It's exam week, and that means marathons of one-on-one interviews with my students usually accompanied by a sore throat and a melty brain. So this morning I decided to fix myself a breakfast that would be indulgent but also give me enough energy to last through my first morning of testing. This pancake recipe uses whole wheat flour, quinoa, rolled oats and flax seeds and contains lots of iron and vitamin B, as well as a good serving of complex carbs and protein. I bought these cherries at my neighborhood wet market and their flavor lends just enough tartness cut through the nutty flavor of the quinoa and just enough sweetness to allow for less sugar in the batter. Enjoy and let me know if you make these / how they go!
- I soaked the rolled oats in a bit of water overnight but you could do this half an hour in advance if you wanted and it'd probably do the trick
- You need to used cooked quinoa. Most of the time the recipe on the bag calls for a 1:2 ratio of quinoa to water but I prefer 1:1.5 so the quinoa isn't too mushy. For this recipe, a drier quinoa works best so it doesn't weight down your pancake.
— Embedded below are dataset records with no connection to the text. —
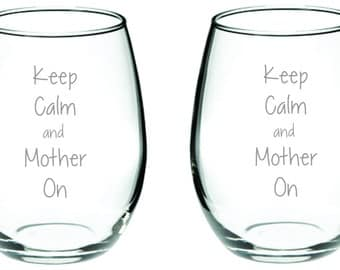 Etched Glass  Keep Calm and Mother On FREE Personalization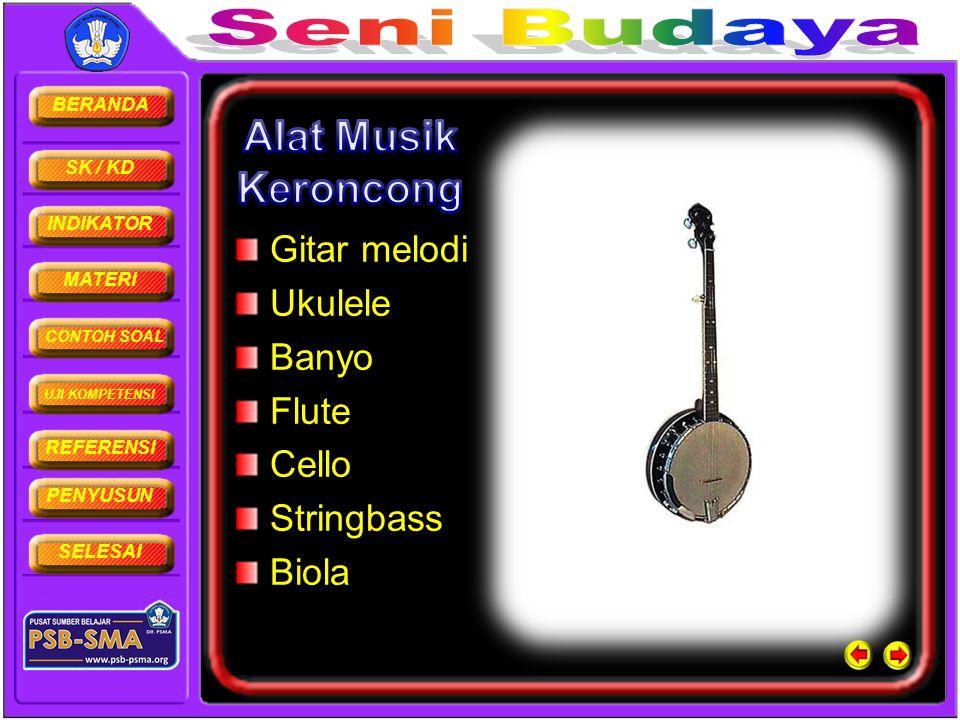 Alat Musik Keroncong Gitar melodi Ukulele Banyo Flute Cello Stringbass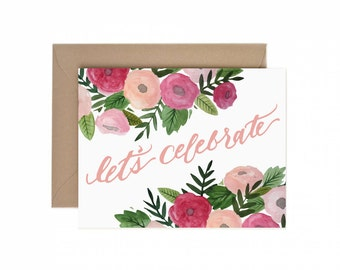 "Floral Watercolor ""Let's Celebrate"" Card"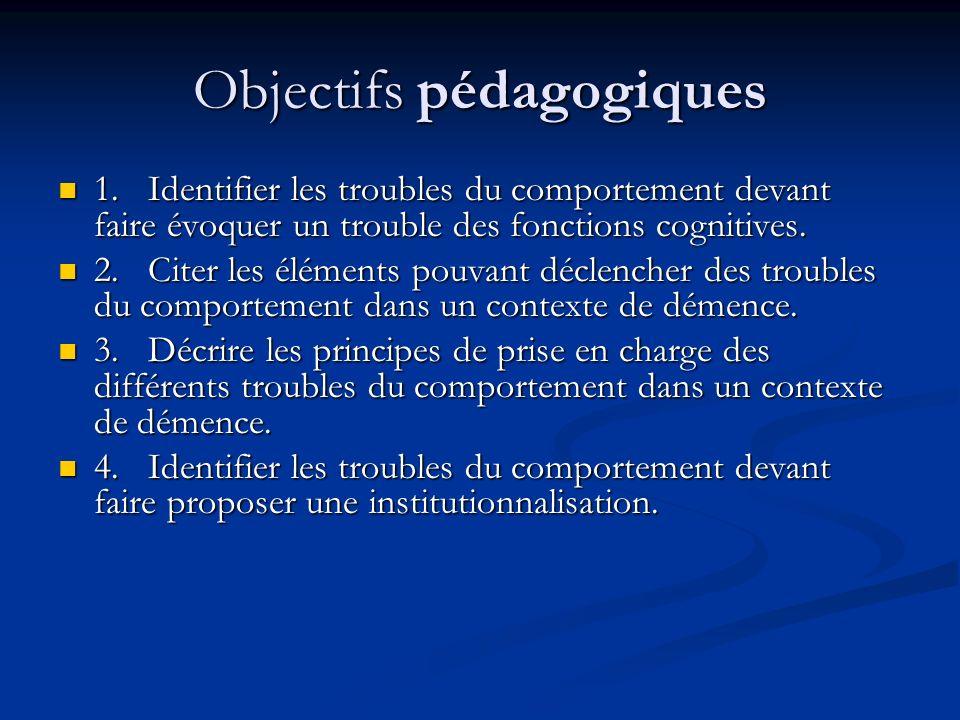 Objectifs pédagogiques 1. Identifier les troubles du comportement devant faire évoquer un trouble des fonctions cognitives. 1. Identifier les troubles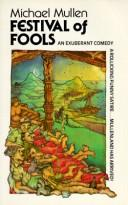 Cover of: Festival of fools | Michael Mullen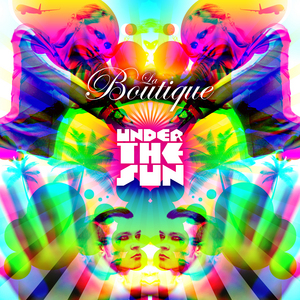 LA BOUTIQUE - Under The Sun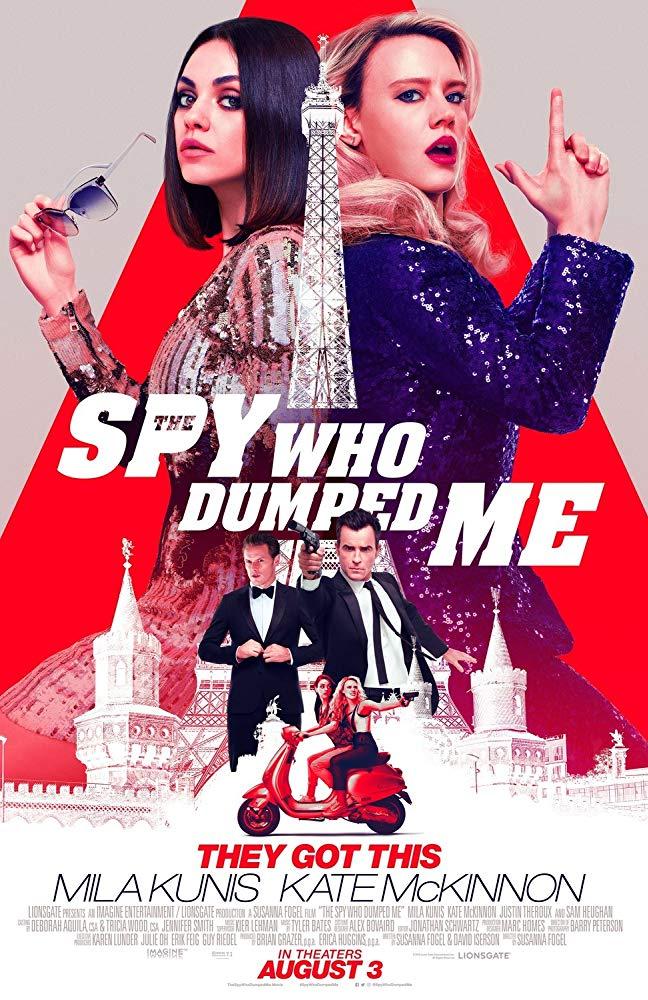 پوستر فیلمThe Spy Who Dumped Me 2018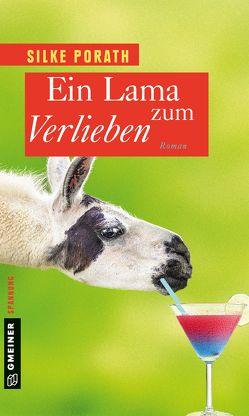 Ein Lama zum Verlieben von Porath,  Silke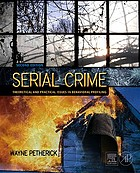 Serial crime : theoretical and practical issues in behavioral profiling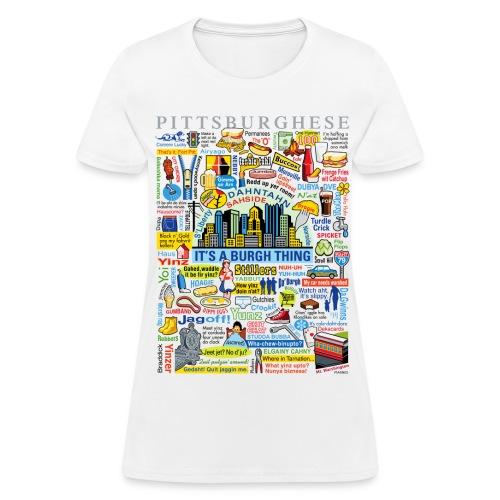Pittsburghese - Women's T-Shirt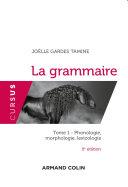 La grammaire T1 - 5e éd.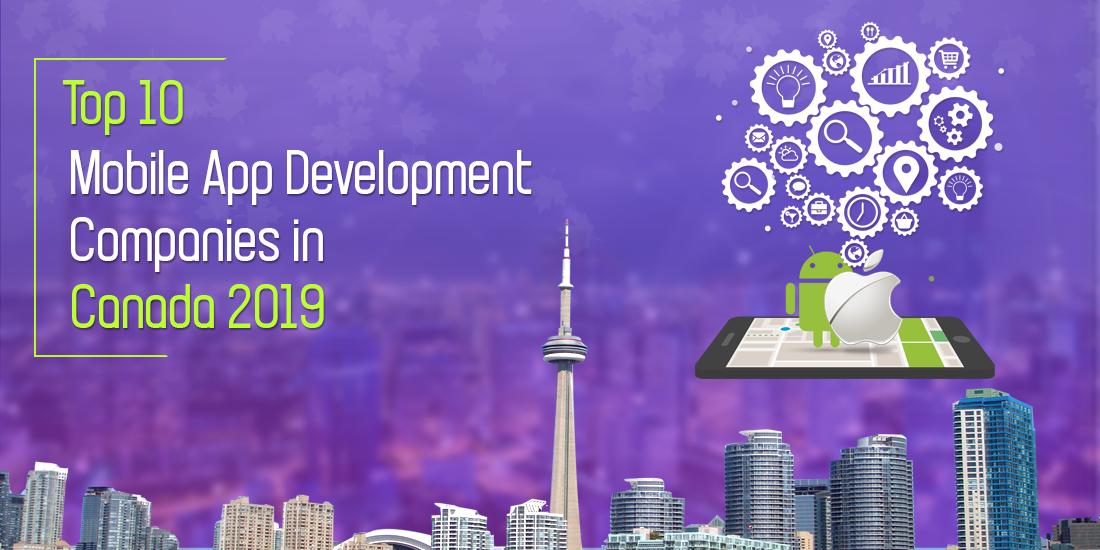 Top Ten Mobile App Development Companies in Canada 2019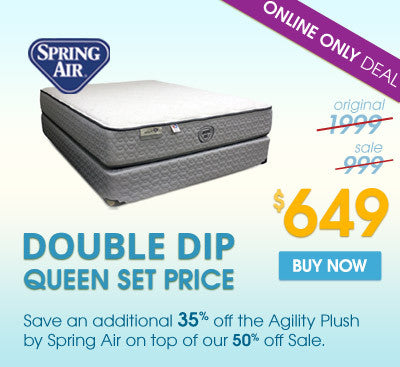 Spring Only Deal! Queen Set Price $649. Save an additional 35% off the Spring Air Agility Plush on top our 50% off original price.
- It will take a bit longer to cook these because they have some heavy ingredients in the batter, but be patient and wait for those bubbles to pop before the first flip, just like you would with normal pancakes. Otherwise you might end up with doughy pancakes! Yuk.
- I used a tablespoon of butter in the batter but you could omit this if you wanted to cut down on the fat content a bit
- Sub two egg whites for whole egg if you want to cut the calories even more
- I used brown sugar but I think next time I will use honey. I think the flavor would pair nicely with the almonds and cherries. Also, in my opinion, 1 tablespoon brown sugar was too much. The cherries already provided enough sweetness. You could probably cut it down to 1/2 tablespoon.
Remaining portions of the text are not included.